How good are the Twins? Good enough to break the Yanks’ and Rays’ 1-2 monopoly atop the AL Hit List, which has been in place since the April 23 edition, though the two teams have swapped places a few times. Here’s how the top three shake out this week:
[#1 Yankees] Grand, and Not So Grand: Curtis Granderson’s two homers lead the Yanks past the Rays on the night they unveil a massive monument to the late George Steinbrenner and play host to prodigal sons Joe Torre and Don Mattingly. Granderson is hitting .261/.358/.543 with 11 homers since retooling his swing with hitting coach Kevin Long in mid-August, and Derek Jeter is riding a 12-game hitting streak (.327/.410/.404) thanks to Long’s help as well. Alas, if you know how to read odds, you could see the Yanks are unable to do more than secure a split of the series with the Rays, and in losing the season series, their odds of winning the division plummet from 74 percent to 38 percent in two days.
[#2 Twins] Don’t Call Them Twinkies: After battling all the way to a 163rd game in each of the past two seasons, the Twins rally to surmount a three-run deficit and become the first team to clinch their division, winning their sixth AL Central title in nine years. They’re 16-4 this month, and now a half-game ahead of the Yankees for the league’s best record. Danny Valencia bops three homers in a four-game span; the 19th-round 2006 pick, who was once seen merely as an organizational player is hitting .332/.374/.463, and the team is 48-23 (.676) with him in the lineup.

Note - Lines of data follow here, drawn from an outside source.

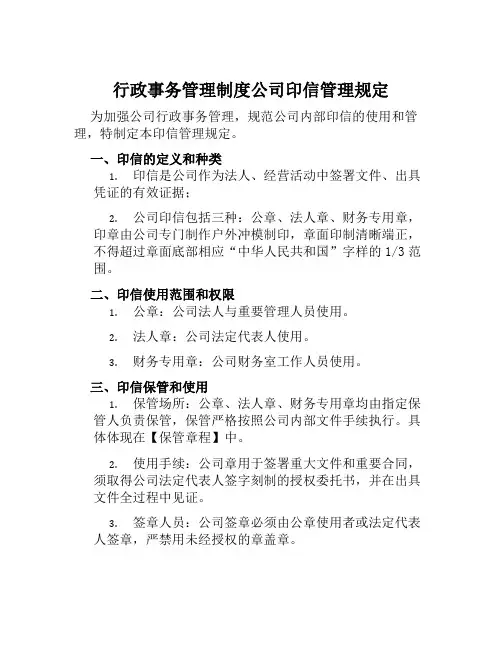 行政事务管理制度公司印信管理规定

为加强公司行政事务管理，规范公司内部印信的使用和管理，特制定本印信管理规定。

一、印信的定义和种类

1. 印信是公司作为法人、经营活动中签署文件、出具凭证的有效证据；

2. 公司印信包括三种：公章、法人章、财务专用章，印章由公司专门制作户外冲模制印，章面印制清晰端正，不得超过章面底部相应“中华人民共和国”字样的 1/3 范围。

二、印信使用范围和权限

1. 公章：公司法人与重要管理人员使用。

2. 法人章：公司法定代表人使用。

3. 财务专用章：公司财务室工作人员使用。

三、印信保管和使用

1. 保管场所：公章、法人章、财务专用章均由指定保管人负责保管，保管严格按照公司内部文件手续执行。具体体现在【保管章程】中。

2. 使用手续：公司章用于签署重大文件和重要合同，须取得公司法定代表人签字刻制的授权委托书，并在出具文件全过程中见证。

3. 签章人员：公司签章必须由公章使用者或法定代表人签章，严禁用未经授权的章盖章。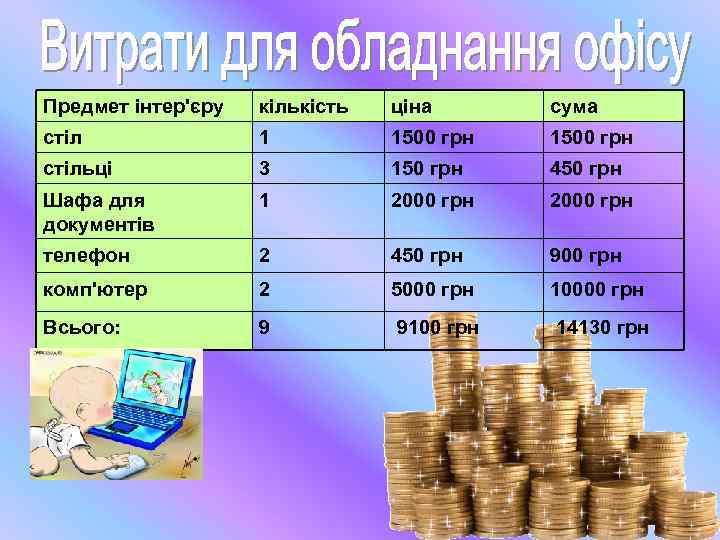 Витрати для обладнання офісу

| Предмет інтер'єру | кількість | ціна | сума |
|---|---|---|---|
| стіл | 1 | 1500 грн | 1500 грн |
| стільці | 3 | 150 грн | 450 грн |
| Шафа для документів | 1 | 2000 грн | 2000 грн |
| телефон | 2 | 450 грн | 900 грн |
| комп'ютер | 2 | 5000 грн | 10000 грн |
| Всього: | 9 | 9100 грн | 14130 грн |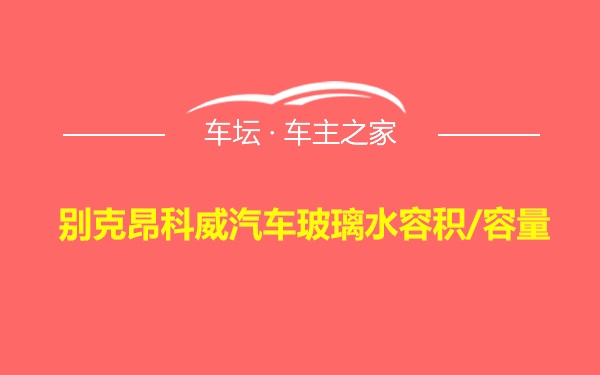 车坛 · 车主之家

别克昂科威汽车玻璃水容积/容量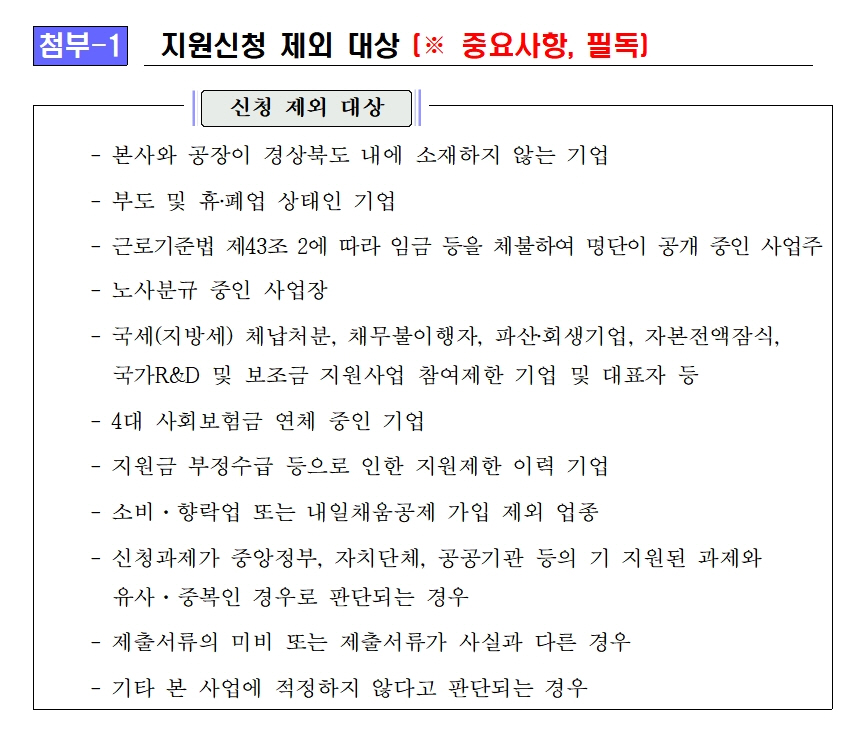 첨부-1 지원신청 제외 대상 (※ 중요사항, 필독)

신청 제외 대상

- 본사와 공장이 경상북도 내에 소재하지 않는 기업

- 부도 및 휴·폐업 상태인 기업

- 근로기준법 제43조 2에 따라 임금 등을 체불하여 명단이 공개 중인 사업주

- 노사분규 중인 사업장

- 국세(지방세) 체납처분, 채무불이행자, 파산·회생기업, 자본전액잠식, 국가R&D 및 보조금 지원사업 참여제한 기업 및 대표자 등

- 4대 사회보험금 연체 중인 기업

- 지원금 부정수급 등으로 인한 지원제한 이력 기업

- 소비・향락업 또는 내일채움공제 가입 제외 업종

- 신청과제가 중앙정부, 자치단체, 공공기관 등의 기 지원된 과제와 유사・중복인 경우로 판단되는 경우

- 제출서류의 미비 또는 제출서류가 사실과 다른 경우

- 기타 본 사업에 적정하지 않다고 판단되는 경우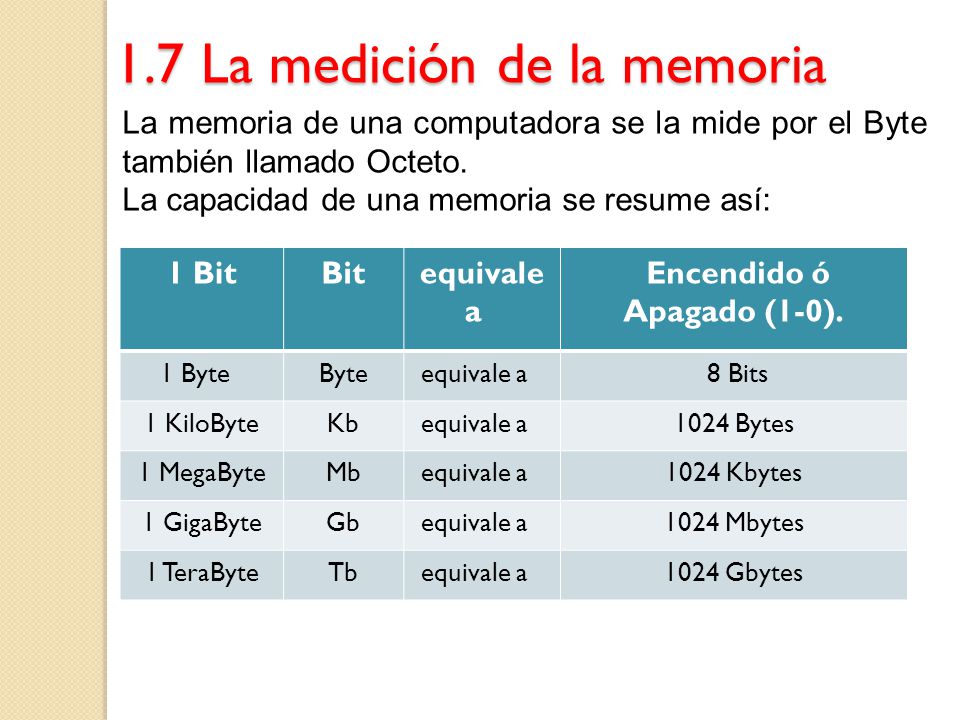 1.7 La medición de la memoria

La memoria de una computadora se la mide por el Byte también llamado Octeto.
La capacidad de una memoria se resume así:

| 1 Bit | Bit | equivale a | Encendido ó Apagado (1-0). |
|---|---|---|---|
| 1 Byte | Byte | equivale a | 8 Bits |
| 1 KiloByte | Kb | equivale a | 1024 Bytes |
| 1 MegaByte | Mb | equivale a | 1024 Kbytes |
| 1 GigaByte | Gb | equivale a | 1024 Mbytes |
| 1 TeraByte | Tb | equivale a | 1024 Gbytes |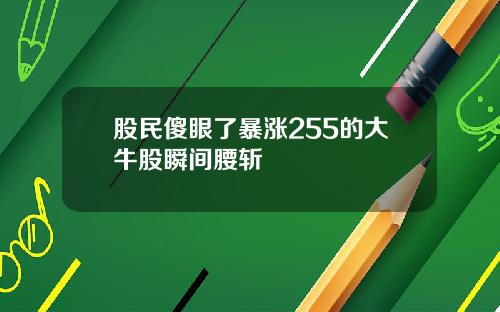 股民傻眼了暴涨255的大牛股瞬间腰斩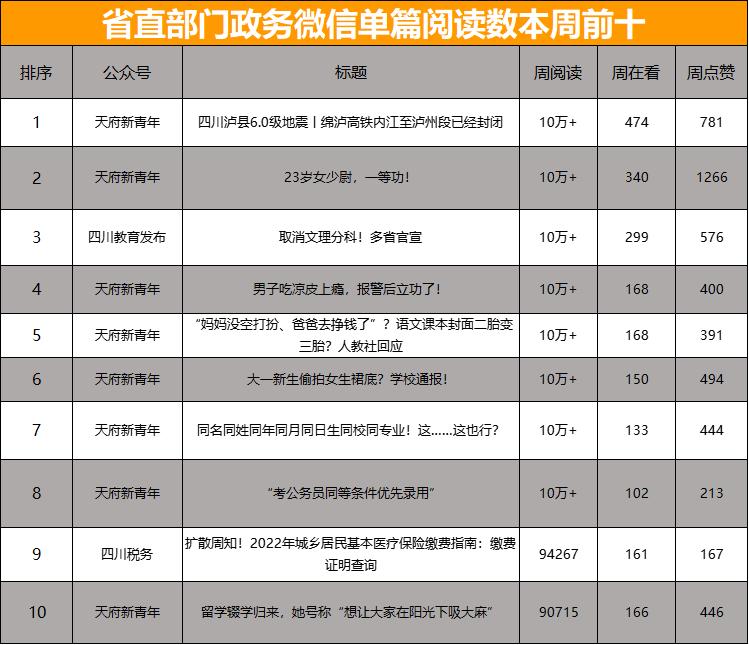 省直部门政务微信单篇阅读数本周前十

| 排序 | 公众号 | 标题 | 周阅读 | 周在看 | 周点赞 |
|---|---|---|---|---|---|
| 1 | 天府新青年 | 四川泸县6.0级地震丨绵泸高铁内江至泸州段已经封闭 | 10万+ | 474 | 781 |
| 2 | 天府新青年 | 23岁女少尉，一等功！ | 10万+ | 340 | 1266 |
| 3 | 四川教育发布 | 取消文理分科！多省官宣 | 10万+ | 299 | 576 |
| 4 | 天府新青年 | 男子吃凉皮上瘾，报警后立功了！ | 10万+ | 168 | 400 |
| 5 | 天府新青年 | “妈妈没空打扮、爸爸去挣钱了”？语文课本封面二胎变三胎？人教社回应 | 10万+ | 168 | 391 |
| 6 | 天府新青年 | 大一新生偷拍女生裙底？学校通报！ | 10万+ | 150 | 494 |
| 7 | 天府新青年 | 同名同姓同年同月同日生同校同专业！这……这也行？ | 10万+ | 133 | 444 |
| 8 | 天府新青年 | “考公务员同等条件优先录用” | 10万+ | 102 | 213 |
| 9 | 四川税务 | 扩散周知！2022年城乡居民基本医疗保险缴费指南：缴费证明查询 | 94267 | 161 | 167 |
| 10 | 天府新青年 | 留学辍学归来，她号称“想让大家在阳光下吸大麻” | 90715 | 166 | 446 |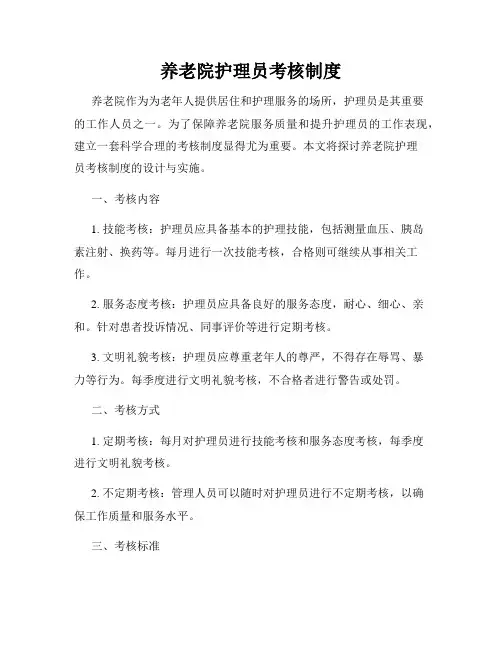 养老院护理员考核制度

养老院作为为老年人提供居住和护理服务的场所，护理员是其重要的工作人员之一。为了保障养老院服务质量和提升护理员的工作表现，建立一套科学合理的考核制度显得尤为重要。本文将探讨养老院护理员考核制度的设计与实施。

一、考核内容

1. 技能考核：护理员应具备基本的护理技能，包括测量血压、胰岛素注射、换药等。每月进行一次技能考核，合格则可继续从事相关工作。

2. 服务态度考核：护理员应具备良好的服务态度，耐心、细心、亲和。针对患者投诉情况、同事评价等进行定期考核。

3. 文明礼貌考核：护理员应尊重老年人的尊严，不得存在辱骂、暴力等行为。每季度进行文明礼貌考核，不合格者进行警告或处罚。

二、考核方式

1. 定期考核：每月对护理员进行技能考核和服务态度考核，每季度进行文明礼貌考核。

2. 不定期考核：管理人员可以随时对护理员进行不定期考核，以确保工作质量和服务水平。

三、考核标准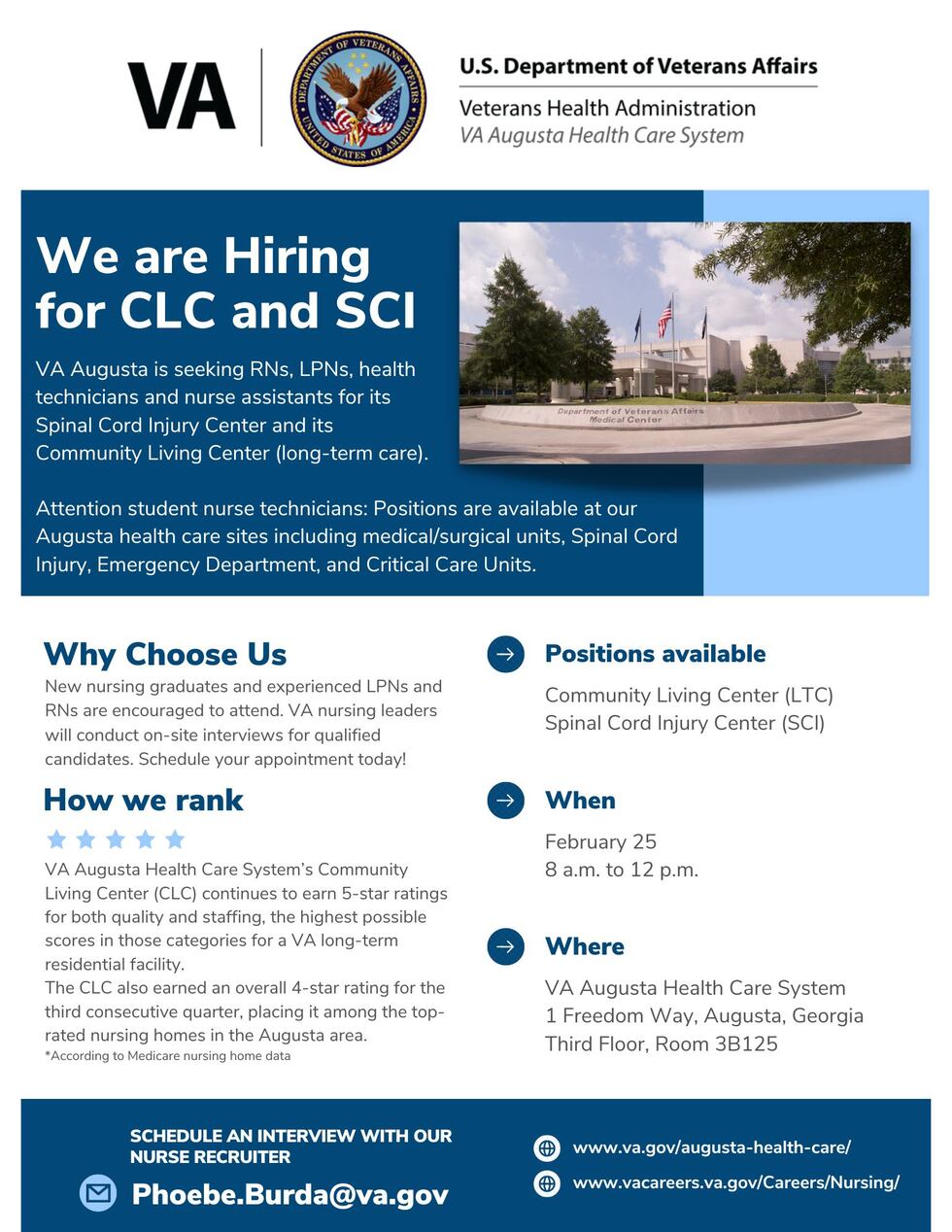 VA

DEPARTMENT OF VETERANS AFFAIRS
UNITED STATES OF AMERICA

U.S. Department of Veterans Affairs
Veterans Health Administration
VA Augusta Health Care System

We are Hiring for CLC and SCI

VA Augusta is seeking RNs, LPNs, health technicians and nurse assistants for its Spinal Cord Injury Center and its Community Living Center (long-term care).

Department of Veterans Affairs Medical Center

Attention student nurse technicians: Positions are available at our Augusta health care sites including medical/surgical units, Spinal Cord Injury, Emergency Department, and Critical Care Units.

Why Choose Us
New nursing graduates and experienced LPNs and RNs are encouraged to attend. VA nursing leaders will conduct on-site interviews for qualified candidates. Schedule your appointment today!

How we rank
VA Augusta Health Care System's Community Living Center (CLC) continues to earn 5-star ratings for both quality and staffing, the highest possible scores in those categories for a VA long-term residential facility.
The CLC also earned an overall 4-star rating for the third consecutive quarter, placing it among the top-rated nursing homes in the Augusta area.
*According to Medicare nursing home data

Positions available
Community Living Center (LTC)
Spinal Cord Injury Center (SCI)

When
February 25
8 a.m. to 12 p.m.

Where
VA Augusta Health Care System
1 Freedom Way, Augusta, Georgia
Third Floor, Room 3B125

SCHEDULE AN INTERVIEW WITH OUR NURSE RECRUITER
Phoebe.Burda@va.gov

www.va.gov/augusta-health-care/
www.vacareers.va.gov/Careers/Nursing/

[#3 Rays] Back-End Blues? After losing the first two games of their series in the Bronx with the Yankees, the Rays move into the driver’s seat by taking the next two; although they’re a half-game back in the AL East, they’ve now got 62 percent chance of taking the division thanks to a much easier schedule the rest of the way. Still, there’s plenty of cause for concern given the rotation’s recent performance, as Jeff Niemann, James Shields, and Matt Garza have combined for an 8.36 ERA in 11 starts this month while averaging just 4.7 innings per start. Niemann has been particularly brutal since returning from his DL stint, with a 14.43 ERA, 7.0 BB/9, and 2.8 HR/9 over five starts while averaging less than four innings.
The NL Hit List was a lighter-hearted affair, with some of the best bits in the middle:
[#7 Cardinals] Jack the Ripper: Former Cardinals slugger Jack Clark brands the 2010 squad “quitters” with “poopy in their pants,” (yes, really) while Tony LaRussa alludes to Clark’s own checkered history. The Cards are now 13-25 since their sweep of the Reds, and while the lineup’s big guns haven’t stopped firing during that span (Albert Pujols, .294/.395/.625, Matt Holliday .331/.396/.556, Colby Rasmus .302/.425/.523), they’ve reaped what they have sown with a regressing Jon Jay (.220/.288/.283), a Replacement Level Killer-worthy Brendan Ryan (.212/.248/.263) and the half-eaten remains of Pedro Feliz (.208/.227/.255), to say nothing of the clearly trouser-loading Felipe Lopez (.132/.231/.191), who’s released for repeated tardiness.
[#10 Mets] Flushing Follies, Part 647: As the Mets continue traveling their road to nowhere in ignominious fashion (seriously, did they play this week?), Jerry Manuel takes issue with Joe Torre’s tepid expression of interest in managing the Mets. Without asking the obvious question (“Why in the #$%@ would a septuagenarian future Hall of Fame manager leave one disasterpiece to step into an even bigger one such as this?”), Manuel questions Torre’s integrity while conveniently forgetting his own scruples-free pursuit of predecessor Willie Randolph’s job. Sadly, the laughingstock Manuel and his superior Omar Minaya’s days are likely numbered in Queens, which could leave the Hit List with a dearth of comic material. Then again, if they hire Wally Backman to replace Manuel, we’ll be just fine.